Bob goes after a nice yield and value and that seems to work really well. Others have done fantastic with trading and analyzing a lot of metrics. Individual stocks and markets don't always move in the same direction. Premiums will probably be a lot less lucrative at some point in the future. I do live off the dividends and don't have to liquidate anything (knock on wood). I do however, reinvest a portion of the option proceeds into additional holdings when i see suitable bargains.



To: Hank Scorpio who wrote (2248)2/25/2021 3:44:57 PM
From: THornsby1 Recommendation

Recommended By
Thehammer

  Read Replies (1) | Respond to of 2591
 
> I have in the past rolled positions too. The reason I am not doing so here is simply because on a roll you usually give up some premium to accomplish the roll. If I were to simply take the stock, I am immediately writing the same premium next week. Just in a call.

Rolling is a loss aversion strategy for when a naked option has moved against you.

It should be done before the option gets mildly ITM otherwise as the underlying drops, the intrinsic increases (a higher delta loss for you) and the amount of premium that you might get for a roll diminishes. In addition, if you allow assignment, because your underlying is now well ITM, the amount of premium that you get for the covered call could be greatly reduced. You lose either way by waiting too long.

IMO, a good rule is to sell premium to avoid intrinsic value. As long as the underlying hasn't gapped big time, you can often roll to a lower short strike for a later week or so for a credit. It may be a smaller credit than than the initial credit but in return you've gained more margin for error (distance down to the short strike) for a position that went wrong.

Here's an extreme example. Last year I was chatting with someone relatively new to short writing who was convinced that he could roll naked put risk away. He did but only through the good grace of market cooperation. With TSLA in the high $800's, he sold the one week $800 naked put (I don't recall how many). As it dropped through each short strike, he rolled down and out in time for a credit (let's say a strike $50 lower).
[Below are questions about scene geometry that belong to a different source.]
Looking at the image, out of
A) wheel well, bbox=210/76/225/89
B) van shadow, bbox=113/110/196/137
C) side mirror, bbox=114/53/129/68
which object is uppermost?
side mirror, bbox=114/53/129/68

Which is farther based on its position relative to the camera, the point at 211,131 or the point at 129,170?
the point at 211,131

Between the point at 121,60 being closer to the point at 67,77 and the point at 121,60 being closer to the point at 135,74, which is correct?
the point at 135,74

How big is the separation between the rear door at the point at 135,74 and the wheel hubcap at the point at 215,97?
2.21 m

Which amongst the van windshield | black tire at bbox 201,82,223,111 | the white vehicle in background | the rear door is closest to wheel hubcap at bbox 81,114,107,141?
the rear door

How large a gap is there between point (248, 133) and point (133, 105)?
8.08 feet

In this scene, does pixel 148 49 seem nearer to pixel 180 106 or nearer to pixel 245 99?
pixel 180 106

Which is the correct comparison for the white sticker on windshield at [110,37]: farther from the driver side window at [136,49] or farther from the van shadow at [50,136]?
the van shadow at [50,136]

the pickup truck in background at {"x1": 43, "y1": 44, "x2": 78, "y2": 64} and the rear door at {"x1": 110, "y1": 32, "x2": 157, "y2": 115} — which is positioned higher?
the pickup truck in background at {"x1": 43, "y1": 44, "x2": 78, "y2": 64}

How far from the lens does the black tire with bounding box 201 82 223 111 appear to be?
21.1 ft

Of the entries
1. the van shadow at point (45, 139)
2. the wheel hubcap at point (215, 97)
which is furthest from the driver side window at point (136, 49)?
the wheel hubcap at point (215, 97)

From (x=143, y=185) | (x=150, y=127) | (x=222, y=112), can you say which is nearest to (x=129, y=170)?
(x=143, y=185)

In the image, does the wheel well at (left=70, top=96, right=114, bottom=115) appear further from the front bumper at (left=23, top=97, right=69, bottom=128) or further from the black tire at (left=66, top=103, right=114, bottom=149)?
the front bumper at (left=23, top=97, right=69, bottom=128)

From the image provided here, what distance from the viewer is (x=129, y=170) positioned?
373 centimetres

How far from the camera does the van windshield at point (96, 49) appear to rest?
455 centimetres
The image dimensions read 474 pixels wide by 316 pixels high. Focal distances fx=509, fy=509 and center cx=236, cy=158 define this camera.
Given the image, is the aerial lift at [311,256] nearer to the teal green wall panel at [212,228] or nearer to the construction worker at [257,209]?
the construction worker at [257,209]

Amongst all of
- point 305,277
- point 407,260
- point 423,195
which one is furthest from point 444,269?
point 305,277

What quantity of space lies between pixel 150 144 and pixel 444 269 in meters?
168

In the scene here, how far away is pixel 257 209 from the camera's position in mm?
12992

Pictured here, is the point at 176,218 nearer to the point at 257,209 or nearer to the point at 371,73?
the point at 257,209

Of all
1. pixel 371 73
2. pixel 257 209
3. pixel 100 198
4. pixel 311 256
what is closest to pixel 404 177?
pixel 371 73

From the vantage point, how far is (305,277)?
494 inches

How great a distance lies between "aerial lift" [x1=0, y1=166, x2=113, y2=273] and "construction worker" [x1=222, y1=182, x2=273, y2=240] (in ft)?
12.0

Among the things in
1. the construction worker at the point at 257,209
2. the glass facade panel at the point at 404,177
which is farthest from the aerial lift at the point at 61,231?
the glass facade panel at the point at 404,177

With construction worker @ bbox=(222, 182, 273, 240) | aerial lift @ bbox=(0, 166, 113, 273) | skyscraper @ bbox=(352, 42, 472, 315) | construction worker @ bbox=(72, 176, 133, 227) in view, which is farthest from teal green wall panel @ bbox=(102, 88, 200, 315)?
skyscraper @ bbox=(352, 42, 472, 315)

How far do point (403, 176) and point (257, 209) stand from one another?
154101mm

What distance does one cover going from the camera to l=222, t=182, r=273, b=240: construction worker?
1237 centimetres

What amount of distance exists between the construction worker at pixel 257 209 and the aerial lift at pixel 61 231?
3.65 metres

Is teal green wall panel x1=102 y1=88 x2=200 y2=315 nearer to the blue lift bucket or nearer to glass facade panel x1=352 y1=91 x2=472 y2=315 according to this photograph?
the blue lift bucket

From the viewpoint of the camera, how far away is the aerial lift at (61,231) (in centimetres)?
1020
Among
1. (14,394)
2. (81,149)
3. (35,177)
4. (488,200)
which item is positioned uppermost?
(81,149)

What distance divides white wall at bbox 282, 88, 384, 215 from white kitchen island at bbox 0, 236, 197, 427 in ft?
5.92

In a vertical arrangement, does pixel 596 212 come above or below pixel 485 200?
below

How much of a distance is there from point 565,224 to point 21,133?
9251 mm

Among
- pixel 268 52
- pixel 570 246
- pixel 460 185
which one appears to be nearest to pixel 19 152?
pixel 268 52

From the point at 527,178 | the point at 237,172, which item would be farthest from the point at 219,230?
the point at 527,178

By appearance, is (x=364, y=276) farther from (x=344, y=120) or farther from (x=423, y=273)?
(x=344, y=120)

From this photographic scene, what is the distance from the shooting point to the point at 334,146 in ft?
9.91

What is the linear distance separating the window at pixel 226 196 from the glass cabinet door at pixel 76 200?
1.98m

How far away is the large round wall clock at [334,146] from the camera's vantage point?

With only 8 weekly expirations, at some point he had to use monthlies and then, the only way that he could get a credit was to roll out horizontally. So he's taking in 5-10 points of credit while losing 50 points of intrinsic. TSLA bottomed out near $350 and by then, his expiration was 15 months out. Let's say that he was net down $200 at that point. Huge loss but it could have been a lot worse had he not proactively defended. If TSLA had continued dropping, he might have run out of expirations to roll to.

Contrast that to doing nothing and waiting for assignment. In late Feb 2020, TSLA dropped from $800 to $680 in 2 days and pretend that $680 was expiration. What call strike could he then sell for break even?

To put that in today's context, suppose TSLA was $900+ and you sold a you sold a one week $860 put $15. A week later it's $740 (pretend that today is expiration). Where's a covered call's break even? $840 strike next week ($5 premium)? $835 the following week ($10 premium)? $825 the following week ($18 premium)? $795 two months out ($40 premium)?

Nice premium but TSLA is going to drop another 300+ points. Not a good situation to be in.

So AFAIC, rolling down and out stems the losses far better than accepting the losses.

As for this chap, he lucked out as TSLA rallied 300+ points in the next month and he got to break even. After it all, he said that he learned an inexpensive lesson.